Segment Start: Selected passage

FAQ

[Solr-user] Testing Solr4 - first impressions and problems

Shawn Heisey
Oct 14, 2012 at 8:11 pm
Please see my other thread called "Testing Solr4 - reference thread"for
general information about my config layout. If more specific information
is required, please let me know.

So far I cannot get a solr.war built without slf4j bindings to work
right. There does not seem to be any centrally configured directory I
can use for the slf4j and log4j jars. I am hesitant to use a lib entry
in solrconfig.xml, because I actually have three distinct solrconfig.xml
files and each server has 16 cores that symlink to those files. I can
have each instanceDir contain a symlink to a more central lib directory,
but I don't want each core to have its own copy of those jars loaded
into memory unless it's the only way to make it work. If anyone knows
how to make this work properly, let me know. If the instanceDir symlink
option is the only way, I will probably file an issue in Jira.

If the updateLog is turned on (I did add _version_ to my schema), doing
a full reindex (using DIH) leads to "out of memory" exceptions, and the
transaction log takes up the same amount of disk space (in a single log
file) as the partially built index. Based on the index progress before
it died, performance is terrible -- about one third the pace of Solr
3.5.0, perhaps less.

After I turned off updateLog, performance went way up and it was able to
complete without error. I think it is actually faster than it was under
3.5.0 with the exact same DIH config, as long as updateLog is turned
off. I haven't done enough testing to file an issue yet. Are there
ways to split the transaction log into multiple files and control how
much disk space the log uses? Can I do anything to increase performance?

For relative paths, instanceDir is relative to solr.home, dataDir is
relative to instanceDir, and if you are using symlinks for
solrconfig.xml, xinclude directives are relative to the symlink
location, not the real file location. These seem like reasonable
defaults to me. Is this what I should expect for the future, or should
I be filing an issue?

Thanks,
Shawn
reply

Search Discussions

9 responses

  • Erick Erickson at Oct 14, 2012 at 11:45 pm
    About your second point. Try committing more often with openSearcher
    set to false.
    There's a bit here:
    http://wiki.apache.org/solr/SolrConfigXml

    <autoCommit>
    <maxDocs>10000</maxDocs> <!-- maximum uncommited docs before
    autocommit triggered -->
    <maxTime>15000</maxTime> <!-- maximum time (in MS) after adding
    a doc before an autocommit is triggered -->
    <openSearcher>false</openSearcher> <!-- SOLR 4.0. Optionally
    don't open a searcher on hard commit. This is useful to minimize the
    size of transaction logs that keep track of uncommitted updates. -->
    </autoCommit>


    That should keep the size of the transaction log down to reasonable levels...

Segment End: Selected passage
Segment Start: Entries shown

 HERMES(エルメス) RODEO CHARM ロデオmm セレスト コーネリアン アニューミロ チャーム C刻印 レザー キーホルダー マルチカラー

Segment End: Entries shown
Segment Start: Entries shown

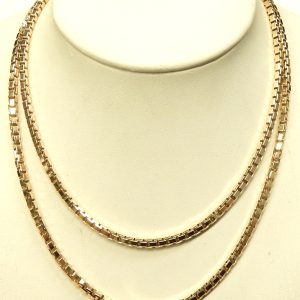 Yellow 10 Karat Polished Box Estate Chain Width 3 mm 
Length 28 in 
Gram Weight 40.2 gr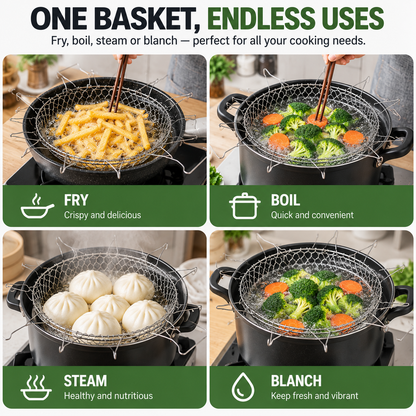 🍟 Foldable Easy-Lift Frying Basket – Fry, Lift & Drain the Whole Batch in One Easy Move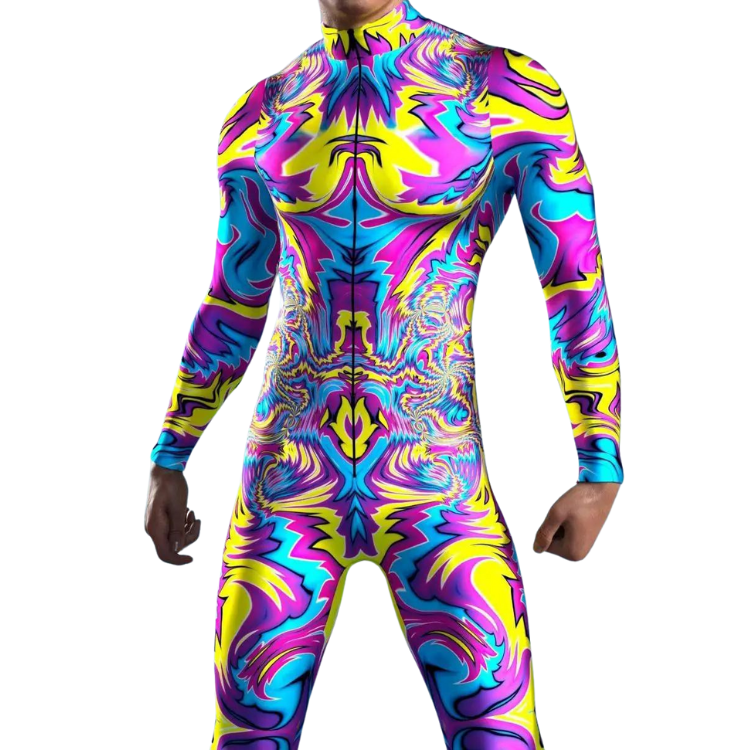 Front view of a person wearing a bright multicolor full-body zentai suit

Segment End: Entries shown
Segment Start: Entries shown

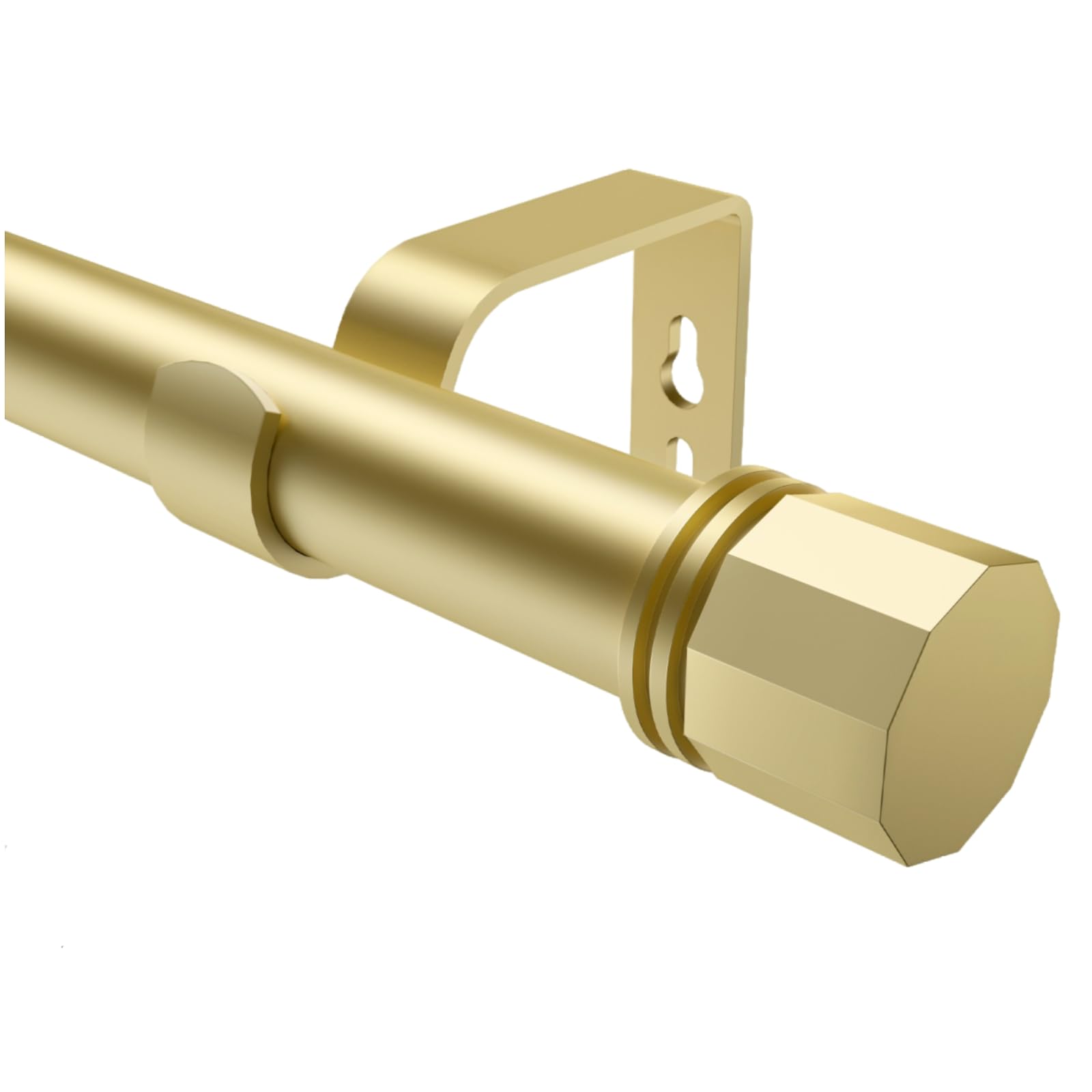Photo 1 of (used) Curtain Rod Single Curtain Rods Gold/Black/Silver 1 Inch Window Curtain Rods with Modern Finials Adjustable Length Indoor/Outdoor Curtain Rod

Segment End: Entries shown

Description of the task>
Carry on the Solr4 testing thread from the point where it stops. The listing isn't needed for anything here.

Response below>
    Best
    Erick
    On Sun, Oct 14, 2012 at 4:11 PM, Shawn Heisey wrote:
    Please see my other thread called "Testing Solr4 - reference thread"for
    general information about my config layout. If more specific information is
    required, please let me know.

    So far I cannot get a solr.war built without slf4j bindings to work right.
    There does not seem to be any centrally configured directory I can use for
    the slf4j and log4j jars. I am hesitant to use a lib entry in
    solrconfig.xml, because I actually have three distinct solrconfig.xml files
    and each server has 16 cores that symlink to those files. I can have each
    instanceDir contain a symlink to a more central lib directory, but I don't
    want each core to have its own copy of those jars loaded into memory unless
    it's the only way to make it work. If anyone knows how to make this work
    properly, let me know. If the instanceDir symlink option is the only way, I
    will probably file an issue in Jira.

    If the updateLog is turned on (I did add _version_ to my schema), doing a
    full reindex (using DIH) leads to "out of memory" exceptions, and the
    transaction log takes up the same amount of disk space (in a single log
    file) as the partially built index. Based on the index progress before it
    died, performance is terrible -- about one third the pace of Solr 3.5.0,
    perhaps less.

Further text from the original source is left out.